* begin *

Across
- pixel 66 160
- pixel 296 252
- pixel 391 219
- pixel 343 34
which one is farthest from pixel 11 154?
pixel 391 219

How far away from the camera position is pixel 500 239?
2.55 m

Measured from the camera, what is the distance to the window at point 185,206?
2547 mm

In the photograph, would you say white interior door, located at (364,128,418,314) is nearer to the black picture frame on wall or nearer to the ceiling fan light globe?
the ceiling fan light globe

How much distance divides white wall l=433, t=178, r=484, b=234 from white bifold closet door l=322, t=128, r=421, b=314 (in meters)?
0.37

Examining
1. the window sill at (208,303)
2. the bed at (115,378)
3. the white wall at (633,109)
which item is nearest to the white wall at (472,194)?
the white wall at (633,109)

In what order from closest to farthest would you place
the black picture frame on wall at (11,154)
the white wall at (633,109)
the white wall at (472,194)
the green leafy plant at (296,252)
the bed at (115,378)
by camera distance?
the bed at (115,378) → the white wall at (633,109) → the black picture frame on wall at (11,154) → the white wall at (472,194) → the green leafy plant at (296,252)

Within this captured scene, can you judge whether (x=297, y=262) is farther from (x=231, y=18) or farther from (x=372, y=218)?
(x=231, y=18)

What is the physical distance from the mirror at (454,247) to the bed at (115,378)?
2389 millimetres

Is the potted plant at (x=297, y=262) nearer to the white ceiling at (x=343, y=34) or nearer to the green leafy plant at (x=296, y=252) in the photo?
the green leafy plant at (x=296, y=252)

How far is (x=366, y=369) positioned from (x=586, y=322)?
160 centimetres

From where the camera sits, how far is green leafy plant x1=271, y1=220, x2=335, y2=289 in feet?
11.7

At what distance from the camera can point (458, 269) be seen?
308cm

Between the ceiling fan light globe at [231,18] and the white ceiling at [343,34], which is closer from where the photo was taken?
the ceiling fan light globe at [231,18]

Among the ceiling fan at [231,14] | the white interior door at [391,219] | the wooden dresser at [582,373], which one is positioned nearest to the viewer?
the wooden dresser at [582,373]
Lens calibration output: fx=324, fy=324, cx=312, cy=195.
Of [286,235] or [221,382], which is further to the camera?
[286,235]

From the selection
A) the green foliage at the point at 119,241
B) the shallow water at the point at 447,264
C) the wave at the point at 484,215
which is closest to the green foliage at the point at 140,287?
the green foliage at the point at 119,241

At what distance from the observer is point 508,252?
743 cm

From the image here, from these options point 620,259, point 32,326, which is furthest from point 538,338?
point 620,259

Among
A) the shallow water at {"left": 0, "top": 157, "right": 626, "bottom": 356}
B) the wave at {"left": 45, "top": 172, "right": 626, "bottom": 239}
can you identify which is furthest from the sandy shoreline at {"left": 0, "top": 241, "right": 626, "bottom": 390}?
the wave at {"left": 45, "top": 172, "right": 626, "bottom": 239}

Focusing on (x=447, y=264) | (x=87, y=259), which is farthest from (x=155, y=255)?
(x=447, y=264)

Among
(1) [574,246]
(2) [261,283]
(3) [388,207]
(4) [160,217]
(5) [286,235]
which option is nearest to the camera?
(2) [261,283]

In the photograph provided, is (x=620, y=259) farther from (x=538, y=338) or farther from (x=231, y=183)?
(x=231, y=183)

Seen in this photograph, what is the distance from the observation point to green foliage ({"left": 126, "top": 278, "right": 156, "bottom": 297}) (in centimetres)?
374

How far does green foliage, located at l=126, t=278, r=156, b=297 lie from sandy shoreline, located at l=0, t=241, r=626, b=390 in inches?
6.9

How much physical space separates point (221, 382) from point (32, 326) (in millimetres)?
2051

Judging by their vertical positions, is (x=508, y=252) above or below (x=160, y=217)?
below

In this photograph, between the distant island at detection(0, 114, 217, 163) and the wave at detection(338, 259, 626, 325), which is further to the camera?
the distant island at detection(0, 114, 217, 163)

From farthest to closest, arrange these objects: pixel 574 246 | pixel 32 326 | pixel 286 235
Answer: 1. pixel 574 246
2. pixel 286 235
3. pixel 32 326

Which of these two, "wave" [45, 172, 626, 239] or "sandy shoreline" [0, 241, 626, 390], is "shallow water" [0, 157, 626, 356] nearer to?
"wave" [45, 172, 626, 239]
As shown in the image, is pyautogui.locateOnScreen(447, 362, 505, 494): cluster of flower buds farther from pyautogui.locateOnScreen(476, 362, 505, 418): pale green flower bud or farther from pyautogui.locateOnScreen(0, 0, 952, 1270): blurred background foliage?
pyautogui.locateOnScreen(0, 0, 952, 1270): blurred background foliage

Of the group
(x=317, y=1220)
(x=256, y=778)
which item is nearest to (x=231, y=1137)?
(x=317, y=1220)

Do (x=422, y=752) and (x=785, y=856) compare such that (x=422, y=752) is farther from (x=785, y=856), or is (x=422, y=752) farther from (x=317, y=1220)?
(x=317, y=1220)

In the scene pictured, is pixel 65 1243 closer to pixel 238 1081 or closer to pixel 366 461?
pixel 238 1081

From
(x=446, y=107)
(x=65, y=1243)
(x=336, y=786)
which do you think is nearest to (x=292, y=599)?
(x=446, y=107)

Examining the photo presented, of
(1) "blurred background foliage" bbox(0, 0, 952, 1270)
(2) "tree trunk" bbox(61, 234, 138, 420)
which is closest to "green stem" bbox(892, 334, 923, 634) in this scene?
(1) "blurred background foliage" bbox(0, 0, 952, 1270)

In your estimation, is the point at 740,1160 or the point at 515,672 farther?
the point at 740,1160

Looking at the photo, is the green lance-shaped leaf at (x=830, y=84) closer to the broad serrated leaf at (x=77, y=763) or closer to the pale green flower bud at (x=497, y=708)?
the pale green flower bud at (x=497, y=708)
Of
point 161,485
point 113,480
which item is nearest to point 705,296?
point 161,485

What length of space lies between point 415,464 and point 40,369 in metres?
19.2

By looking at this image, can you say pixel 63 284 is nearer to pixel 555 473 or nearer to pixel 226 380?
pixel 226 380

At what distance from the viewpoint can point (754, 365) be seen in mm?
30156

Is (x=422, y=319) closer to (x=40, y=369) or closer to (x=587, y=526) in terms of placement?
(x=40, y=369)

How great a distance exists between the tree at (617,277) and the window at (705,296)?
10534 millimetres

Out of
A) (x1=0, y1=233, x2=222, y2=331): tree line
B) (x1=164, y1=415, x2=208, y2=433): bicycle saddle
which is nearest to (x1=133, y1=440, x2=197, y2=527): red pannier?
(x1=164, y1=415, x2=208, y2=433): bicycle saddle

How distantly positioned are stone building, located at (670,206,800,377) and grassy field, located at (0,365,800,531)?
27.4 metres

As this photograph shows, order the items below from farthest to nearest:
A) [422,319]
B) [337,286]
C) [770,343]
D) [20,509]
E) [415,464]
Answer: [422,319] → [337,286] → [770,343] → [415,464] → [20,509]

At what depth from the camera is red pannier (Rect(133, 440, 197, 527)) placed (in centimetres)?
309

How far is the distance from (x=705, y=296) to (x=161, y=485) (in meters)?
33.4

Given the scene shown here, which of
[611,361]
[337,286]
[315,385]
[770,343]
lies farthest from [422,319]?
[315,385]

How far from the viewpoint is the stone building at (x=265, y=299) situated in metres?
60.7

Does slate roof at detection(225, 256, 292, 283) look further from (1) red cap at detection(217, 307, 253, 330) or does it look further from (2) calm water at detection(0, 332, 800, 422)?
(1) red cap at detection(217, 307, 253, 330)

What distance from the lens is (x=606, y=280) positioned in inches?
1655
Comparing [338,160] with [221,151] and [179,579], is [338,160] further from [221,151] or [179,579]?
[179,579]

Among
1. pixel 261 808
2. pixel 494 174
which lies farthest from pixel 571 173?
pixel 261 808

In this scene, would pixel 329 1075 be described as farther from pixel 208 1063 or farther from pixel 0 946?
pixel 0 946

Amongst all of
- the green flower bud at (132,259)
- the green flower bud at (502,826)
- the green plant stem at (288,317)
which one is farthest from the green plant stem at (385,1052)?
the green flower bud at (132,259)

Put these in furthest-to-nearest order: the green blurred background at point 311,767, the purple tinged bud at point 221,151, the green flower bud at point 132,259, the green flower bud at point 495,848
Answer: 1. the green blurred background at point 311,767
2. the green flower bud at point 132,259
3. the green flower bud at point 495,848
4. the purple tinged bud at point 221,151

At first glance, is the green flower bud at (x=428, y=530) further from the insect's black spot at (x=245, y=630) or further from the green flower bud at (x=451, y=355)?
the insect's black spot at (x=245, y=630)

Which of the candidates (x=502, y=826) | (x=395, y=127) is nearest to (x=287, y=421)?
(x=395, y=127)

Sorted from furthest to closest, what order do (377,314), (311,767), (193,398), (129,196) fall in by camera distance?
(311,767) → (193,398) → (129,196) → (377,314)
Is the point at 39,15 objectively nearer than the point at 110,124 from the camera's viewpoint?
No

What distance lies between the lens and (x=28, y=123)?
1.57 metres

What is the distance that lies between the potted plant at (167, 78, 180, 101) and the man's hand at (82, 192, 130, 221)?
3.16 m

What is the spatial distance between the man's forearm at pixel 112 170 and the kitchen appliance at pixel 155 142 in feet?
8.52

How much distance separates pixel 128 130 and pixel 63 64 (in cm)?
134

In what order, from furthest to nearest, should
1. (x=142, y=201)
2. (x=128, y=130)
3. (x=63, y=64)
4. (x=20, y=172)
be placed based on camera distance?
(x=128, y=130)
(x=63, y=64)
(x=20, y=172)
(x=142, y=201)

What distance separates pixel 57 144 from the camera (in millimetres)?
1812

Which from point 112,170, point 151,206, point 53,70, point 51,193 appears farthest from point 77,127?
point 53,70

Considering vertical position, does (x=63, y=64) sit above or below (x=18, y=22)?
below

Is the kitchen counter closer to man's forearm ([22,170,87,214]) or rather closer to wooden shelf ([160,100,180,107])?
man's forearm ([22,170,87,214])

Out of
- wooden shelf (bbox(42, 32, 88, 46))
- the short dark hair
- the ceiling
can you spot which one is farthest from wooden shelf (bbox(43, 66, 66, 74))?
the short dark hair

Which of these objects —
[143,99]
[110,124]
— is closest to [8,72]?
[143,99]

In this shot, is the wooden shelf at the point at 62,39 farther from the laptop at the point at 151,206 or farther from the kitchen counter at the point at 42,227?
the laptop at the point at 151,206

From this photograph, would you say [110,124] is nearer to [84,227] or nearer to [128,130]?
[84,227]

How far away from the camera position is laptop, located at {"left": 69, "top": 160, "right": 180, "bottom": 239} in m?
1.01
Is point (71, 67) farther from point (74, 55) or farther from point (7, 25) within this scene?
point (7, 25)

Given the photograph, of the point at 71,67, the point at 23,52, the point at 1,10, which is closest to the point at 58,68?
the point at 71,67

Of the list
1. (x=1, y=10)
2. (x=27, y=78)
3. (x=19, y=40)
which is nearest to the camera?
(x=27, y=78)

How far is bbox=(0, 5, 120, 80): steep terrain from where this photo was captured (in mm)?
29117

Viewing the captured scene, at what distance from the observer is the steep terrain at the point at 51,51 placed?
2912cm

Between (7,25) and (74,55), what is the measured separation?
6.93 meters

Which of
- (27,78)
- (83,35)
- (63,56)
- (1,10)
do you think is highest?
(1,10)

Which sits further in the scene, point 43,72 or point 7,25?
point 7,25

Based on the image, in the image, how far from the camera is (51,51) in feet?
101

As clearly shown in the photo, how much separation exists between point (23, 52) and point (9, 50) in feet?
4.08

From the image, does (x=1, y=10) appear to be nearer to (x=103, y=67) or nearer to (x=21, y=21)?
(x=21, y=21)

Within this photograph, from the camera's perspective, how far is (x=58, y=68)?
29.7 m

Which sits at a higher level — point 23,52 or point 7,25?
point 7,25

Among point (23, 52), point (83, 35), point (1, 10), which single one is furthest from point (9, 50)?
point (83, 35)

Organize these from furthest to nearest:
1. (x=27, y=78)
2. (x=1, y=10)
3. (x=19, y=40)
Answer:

* end *

▸ PROBLEM DETAILS: From the data, copy out everything from the line containing "Which of the candidates" down to the line containing "1.57 metres", with both of those lines included.

▸ TASK RESPONSE:
Which of the candidates (x=502, y=826) | (x=395, y=127) is nearest to (x=287, y=421)?
(x=395, y=127)

Sorted from furthest to closest, what order do (377,314), (311,767), (193,398), (129,196) fall in by camera distance?
(311,767) → (193,398) → (129,196) → (377,314)
Is the point at 39,15 objectively nearer than the point at 110,124 from the camera's viewpoint?
No

What distance lies between the lens and (x=28, y=123)?
1.57 metres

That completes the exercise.